Data for the task:
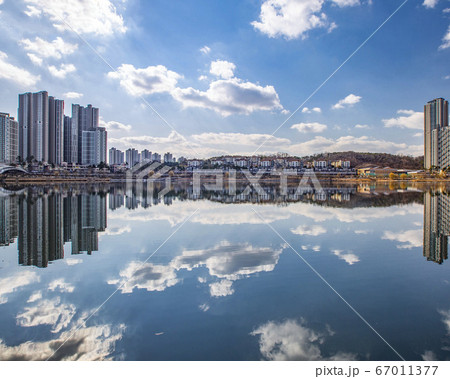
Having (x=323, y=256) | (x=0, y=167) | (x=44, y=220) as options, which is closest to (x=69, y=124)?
(x=0, y=167)

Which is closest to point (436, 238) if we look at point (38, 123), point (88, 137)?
point (38, 123)

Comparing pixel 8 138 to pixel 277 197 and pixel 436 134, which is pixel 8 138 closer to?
pixel 277 197

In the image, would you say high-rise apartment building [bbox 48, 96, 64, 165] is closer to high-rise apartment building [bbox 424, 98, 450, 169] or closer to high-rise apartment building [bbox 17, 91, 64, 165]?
high-rise apartment building [bbox 17, 91, 64, 165]

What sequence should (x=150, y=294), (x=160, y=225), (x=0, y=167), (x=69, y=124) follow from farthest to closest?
(x=69, y=124)
(x=0, y=167)
(x=160, y=225)
(x=150, y=294)

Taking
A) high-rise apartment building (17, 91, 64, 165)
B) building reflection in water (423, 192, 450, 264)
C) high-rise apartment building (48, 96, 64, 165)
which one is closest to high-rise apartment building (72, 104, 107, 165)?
high-rise apartment building (48, 96, 64, 165)

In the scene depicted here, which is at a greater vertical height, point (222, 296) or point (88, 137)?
point (88, 137)

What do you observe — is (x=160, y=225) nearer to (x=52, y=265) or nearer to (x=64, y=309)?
(x=52, y=265)
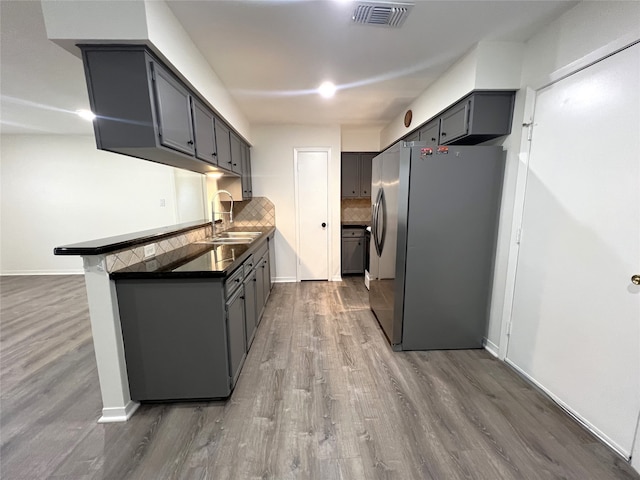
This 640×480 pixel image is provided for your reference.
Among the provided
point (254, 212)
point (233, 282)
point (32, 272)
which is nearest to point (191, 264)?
point (233, 282)

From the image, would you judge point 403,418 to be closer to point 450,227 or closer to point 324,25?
point 450,227

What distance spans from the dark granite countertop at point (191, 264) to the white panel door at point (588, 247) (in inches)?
87.1

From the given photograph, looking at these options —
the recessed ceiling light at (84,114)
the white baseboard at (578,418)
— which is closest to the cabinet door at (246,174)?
the recessed ceiling light at (84,114)

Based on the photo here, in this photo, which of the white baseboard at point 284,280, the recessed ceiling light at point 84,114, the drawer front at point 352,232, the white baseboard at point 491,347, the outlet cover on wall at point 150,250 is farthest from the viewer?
the drawer front at point 352,232

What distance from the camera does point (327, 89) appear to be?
271cm

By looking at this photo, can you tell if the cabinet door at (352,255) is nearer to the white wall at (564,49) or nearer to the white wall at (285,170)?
the white wall at (285,170)

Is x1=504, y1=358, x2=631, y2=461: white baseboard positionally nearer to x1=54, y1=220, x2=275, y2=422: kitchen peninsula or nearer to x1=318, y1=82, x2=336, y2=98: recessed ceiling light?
x1=54, y1=220, x2=275, y2=422: kitchen peninsula

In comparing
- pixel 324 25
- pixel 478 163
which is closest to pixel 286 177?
pixel 324 25

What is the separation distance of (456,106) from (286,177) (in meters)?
2.54

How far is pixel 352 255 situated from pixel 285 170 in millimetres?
1859

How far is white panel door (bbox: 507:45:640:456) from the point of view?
133cm

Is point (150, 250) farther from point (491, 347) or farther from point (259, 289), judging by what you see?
point (491, 347)

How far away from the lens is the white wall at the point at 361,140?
445 centimetres

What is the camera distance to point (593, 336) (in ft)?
4.89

Problem requirements: Please repeat word for word the lines of the records from the one containing "What is the camera" up to and including the last line of the records.

Correct answer:
What is the camera distance to point (593, 336) (in ft)?
4.89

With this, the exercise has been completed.